A couple of blog posts ago I described communion cups used centuries ago and British Unitarian churches. Some were decidedly not of a typical chalice shape. I think the tumbler (beaker) shape deserves consideration.
Flexibility has benefits. A Christian minister might have to bring his or her own communion wear. But the affordable pieces are often shabby and a good stuff is extraordinary really expensive. The unreasonable choices a minister might make have led me to an unexpected suggestion.
- Communion ware should be affordable (though not necessarily cheap) and easy to maintain.
- Congruent in form with established practice.
I think I have something: a Japanese titanium tumbler. This one is from Horie.
You’ll excuse that it’s marketed for beer. It’s attractive, easy to keep clean, doesn’t have a metallic smell and is not commonly seen in the United States, so easy to distinguish for sacred service.
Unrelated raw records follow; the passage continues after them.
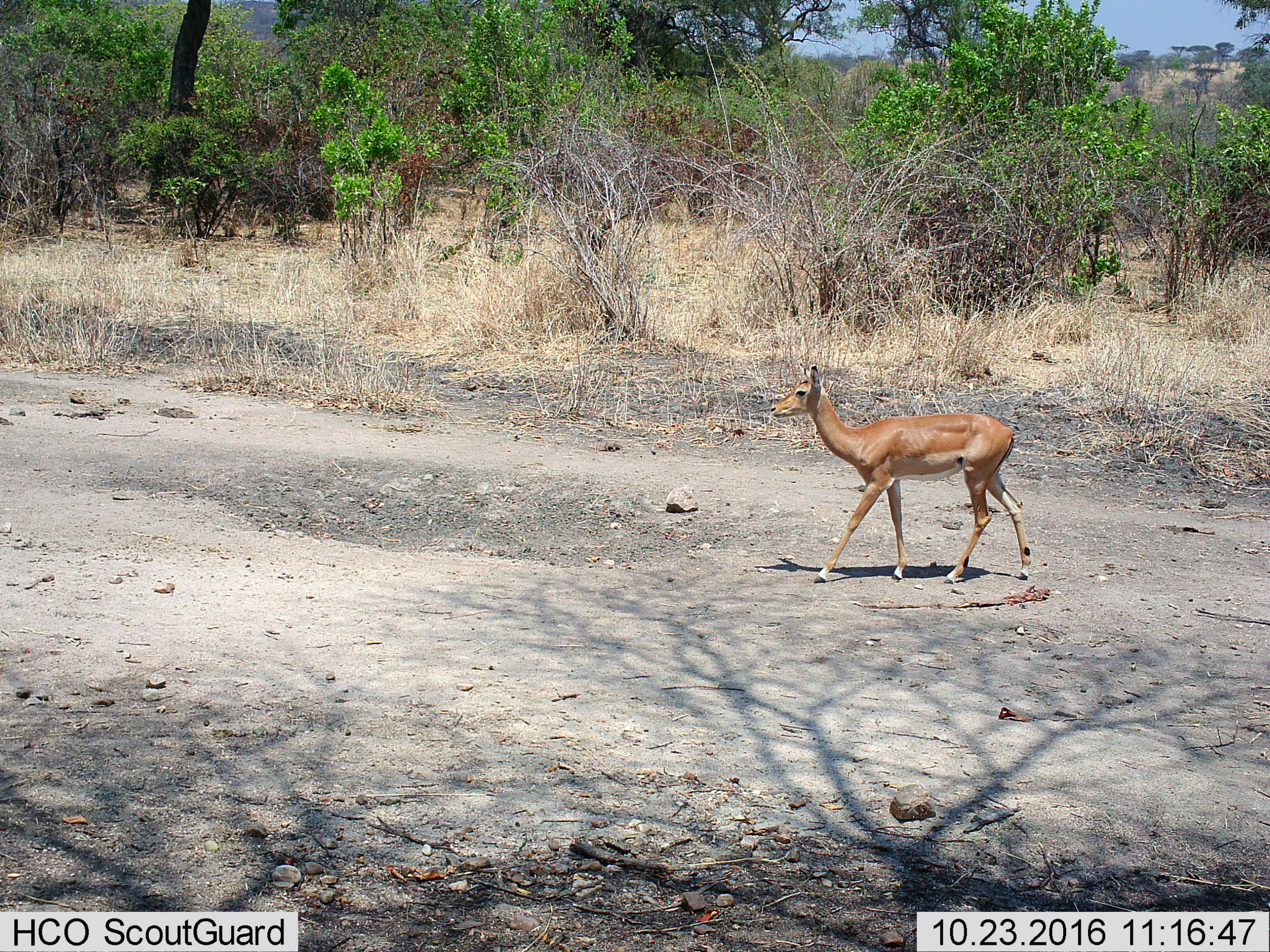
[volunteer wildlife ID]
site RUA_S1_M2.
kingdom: Animalia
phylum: Chordata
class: Mammalia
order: Artiodactyla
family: Bovidae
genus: Aepyceros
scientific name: Aepyceros melampus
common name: impala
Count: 1.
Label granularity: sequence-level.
It weighs next to nothing and is terribly strong; you don’t get both (or sometimes either) with pewter, which was formerly my favorite material for communion ware. It’s not tiny — a problem with “chapel sized” communion chalices — and you could even go a size down.
Downsides: they’re hard to get, and there’s no plate or basin to go with it. A rectangular wooden tray, perhaps of laminated wood, might do the trick.
I considered this question with individual cups several years ago.